Managing Your Commitments

Dec 17, 2013

timemanagement (1)Have you ever been in that situation when you made a commitment, a promise that you weren’t able to fulfill? How does it feel when you can’t do what you said you would?
Most of us don’t ever want to let anyone down, we never want to see that look on someone’s face or hear that sound in their voice when they’ve been disappointed. Yet we continue to overextend ourselves.
Why?
We don’t know that we’re over committed.
We can’t say no.
We think we’re Wonder Woman.
We want everyone to like us.
I’m sure there are plenty more reasons we can come up with and you should definitely try to determine why you specifically might run into challenges with keeping your commitments so you can address that root cause.

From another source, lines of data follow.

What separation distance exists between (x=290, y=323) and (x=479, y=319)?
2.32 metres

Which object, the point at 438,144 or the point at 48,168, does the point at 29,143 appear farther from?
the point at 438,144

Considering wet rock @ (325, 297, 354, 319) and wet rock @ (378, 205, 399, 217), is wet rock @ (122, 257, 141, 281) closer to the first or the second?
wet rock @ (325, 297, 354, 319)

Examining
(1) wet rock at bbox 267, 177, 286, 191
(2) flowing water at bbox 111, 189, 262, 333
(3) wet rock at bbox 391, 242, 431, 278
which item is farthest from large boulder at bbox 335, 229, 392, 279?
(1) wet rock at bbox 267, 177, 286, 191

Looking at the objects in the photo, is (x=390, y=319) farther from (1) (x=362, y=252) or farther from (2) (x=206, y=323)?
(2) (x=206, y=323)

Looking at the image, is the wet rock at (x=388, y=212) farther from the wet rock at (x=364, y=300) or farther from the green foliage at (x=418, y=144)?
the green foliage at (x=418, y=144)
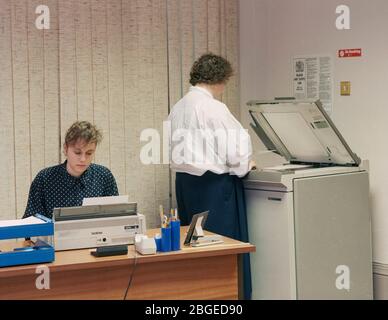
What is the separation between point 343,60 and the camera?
13.1 feet

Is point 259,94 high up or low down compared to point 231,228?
up

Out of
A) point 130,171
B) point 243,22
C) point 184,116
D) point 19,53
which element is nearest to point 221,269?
point 184,116

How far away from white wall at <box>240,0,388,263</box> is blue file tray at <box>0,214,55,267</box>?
81.8 inches

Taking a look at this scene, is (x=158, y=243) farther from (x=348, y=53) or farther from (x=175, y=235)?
(x=348, y=53)

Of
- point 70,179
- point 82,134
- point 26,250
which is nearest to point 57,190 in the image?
point 70,179

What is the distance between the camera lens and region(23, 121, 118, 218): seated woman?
3.24 metres

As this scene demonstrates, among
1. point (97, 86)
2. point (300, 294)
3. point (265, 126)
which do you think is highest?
point (97, 86)

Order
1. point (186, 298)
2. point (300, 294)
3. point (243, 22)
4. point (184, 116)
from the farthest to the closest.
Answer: point (243, 22) → point (184, 116) → point (300, 294) → point (186, 298)

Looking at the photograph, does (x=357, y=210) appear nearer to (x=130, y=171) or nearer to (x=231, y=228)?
(x=231, y=228)

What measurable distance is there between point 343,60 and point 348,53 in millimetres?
55

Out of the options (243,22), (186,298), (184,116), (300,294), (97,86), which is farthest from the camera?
(243,22)

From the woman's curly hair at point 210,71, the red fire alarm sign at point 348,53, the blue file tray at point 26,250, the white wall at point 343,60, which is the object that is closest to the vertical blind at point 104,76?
the white wall at point 343,60

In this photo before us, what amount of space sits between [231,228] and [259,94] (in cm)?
129

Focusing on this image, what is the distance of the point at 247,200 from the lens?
3.80 meters
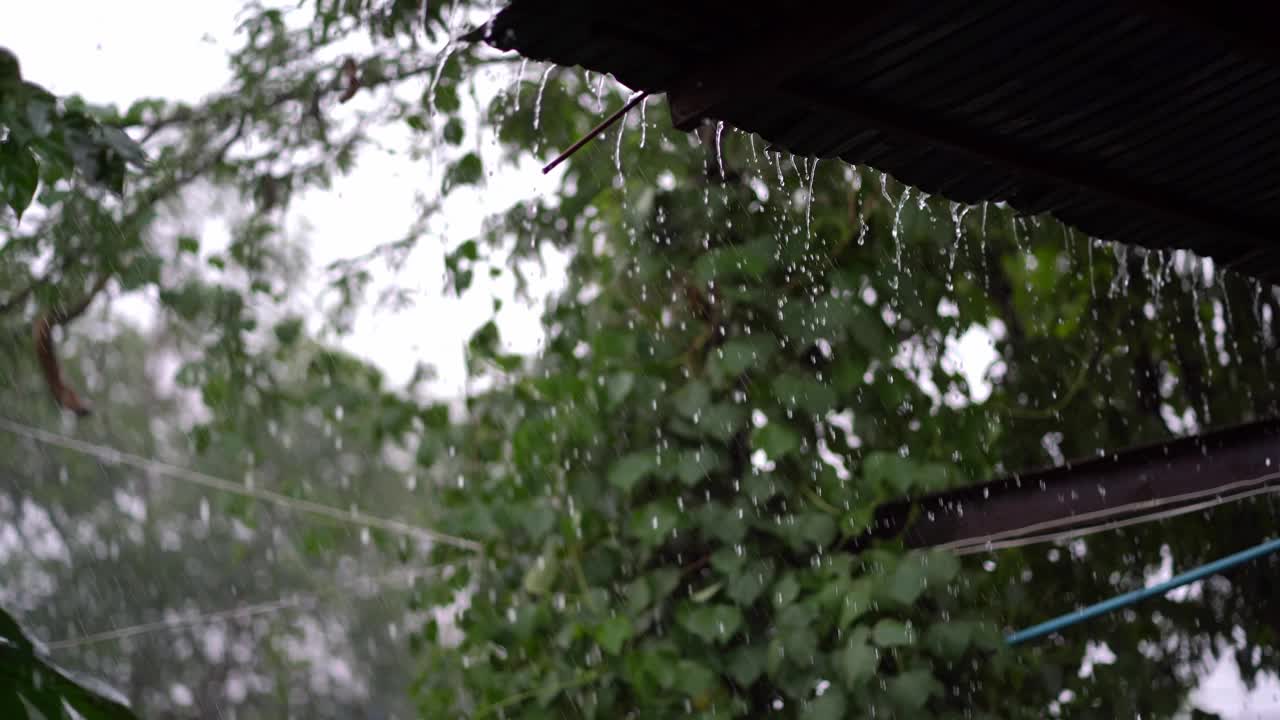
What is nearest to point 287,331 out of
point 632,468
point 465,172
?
point 465,172

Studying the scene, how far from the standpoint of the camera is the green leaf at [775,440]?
2801 millimetres

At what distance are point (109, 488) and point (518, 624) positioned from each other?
357 inches

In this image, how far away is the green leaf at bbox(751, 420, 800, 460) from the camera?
2.80 metres

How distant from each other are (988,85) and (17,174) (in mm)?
1042

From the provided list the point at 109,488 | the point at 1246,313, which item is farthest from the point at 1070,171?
the point at 109,488

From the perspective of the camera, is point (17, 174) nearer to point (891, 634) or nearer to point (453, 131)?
point (891, 634)

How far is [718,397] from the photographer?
3020mm

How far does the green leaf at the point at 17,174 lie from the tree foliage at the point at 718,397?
4.17 ft

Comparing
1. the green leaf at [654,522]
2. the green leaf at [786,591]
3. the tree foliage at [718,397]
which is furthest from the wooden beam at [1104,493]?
the green leaf at [654,522]

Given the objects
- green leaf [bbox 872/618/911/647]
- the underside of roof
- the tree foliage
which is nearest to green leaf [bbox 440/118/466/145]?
the tree foliage

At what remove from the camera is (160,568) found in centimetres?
1120

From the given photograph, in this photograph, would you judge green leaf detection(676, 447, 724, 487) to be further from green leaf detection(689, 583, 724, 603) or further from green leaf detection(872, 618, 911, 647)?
green leaf detection(872, 618, 911, 647)

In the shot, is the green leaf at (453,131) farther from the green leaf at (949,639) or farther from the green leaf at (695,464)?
the green leaf at (949,639)

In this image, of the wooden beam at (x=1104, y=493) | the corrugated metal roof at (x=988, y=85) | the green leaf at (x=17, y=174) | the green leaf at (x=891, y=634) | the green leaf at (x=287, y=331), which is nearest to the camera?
the corrugated metal roof at (x=988, y=85)
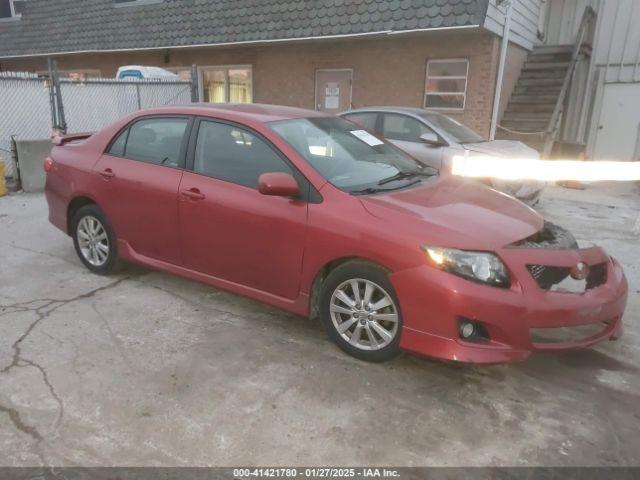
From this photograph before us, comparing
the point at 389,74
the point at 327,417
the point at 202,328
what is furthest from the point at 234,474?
the point at 389,74

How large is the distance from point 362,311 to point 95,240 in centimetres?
274

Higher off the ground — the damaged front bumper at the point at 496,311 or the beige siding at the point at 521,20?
the beige siding at the point at 521,20

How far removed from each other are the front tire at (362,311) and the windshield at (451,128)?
516 cm

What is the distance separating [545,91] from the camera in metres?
12.6

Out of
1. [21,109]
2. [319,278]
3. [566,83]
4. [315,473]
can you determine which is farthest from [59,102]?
[566,83]

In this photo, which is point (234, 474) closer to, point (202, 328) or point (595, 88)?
point (202, 328)

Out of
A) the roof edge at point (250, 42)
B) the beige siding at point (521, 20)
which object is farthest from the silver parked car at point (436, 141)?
the beige siding at point (521, 20)

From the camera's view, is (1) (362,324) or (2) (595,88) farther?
(2) (595,88)

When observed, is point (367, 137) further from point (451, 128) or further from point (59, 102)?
point (59, 102)

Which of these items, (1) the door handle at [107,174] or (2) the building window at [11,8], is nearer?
(1) the door handle at [107,174]

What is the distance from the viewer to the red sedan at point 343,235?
2871 mm

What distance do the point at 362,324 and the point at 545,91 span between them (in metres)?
11.6

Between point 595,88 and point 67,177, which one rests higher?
point 595,88

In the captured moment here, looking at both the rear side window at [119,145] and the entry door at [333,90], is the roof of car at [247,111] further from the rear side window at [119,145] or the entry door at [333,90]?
the entry door at [333,90]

I did an exercise a couple years back that I continue to do on a semi-annual basis to keep myself focused on what I really want to be committed to.
Take a few minutes and write down all the people, organizations and projects you are committed to. Then next to each of them write down the amount of time each of these commitments take up, this can be done by week or by month. Total up all the hours to see if the time spent is realistic, in other words if your commitments total up 140 hours in a week there’s no way you can do that unless you’re sleeping less than 3 hours a night.
Now number them with #1 being the commitment you enjoy the most, feel most compelled to keep or must keep because of your position either in your family or your business. Every commitment should have a number.
Start with the highest number and begin to create your plan to remove those commitments one at a time. Send the email, make the phone call but do it as soon as possible because there isn’t any turning back. Get control of time and how you spend it as it is the one thing you will never get back.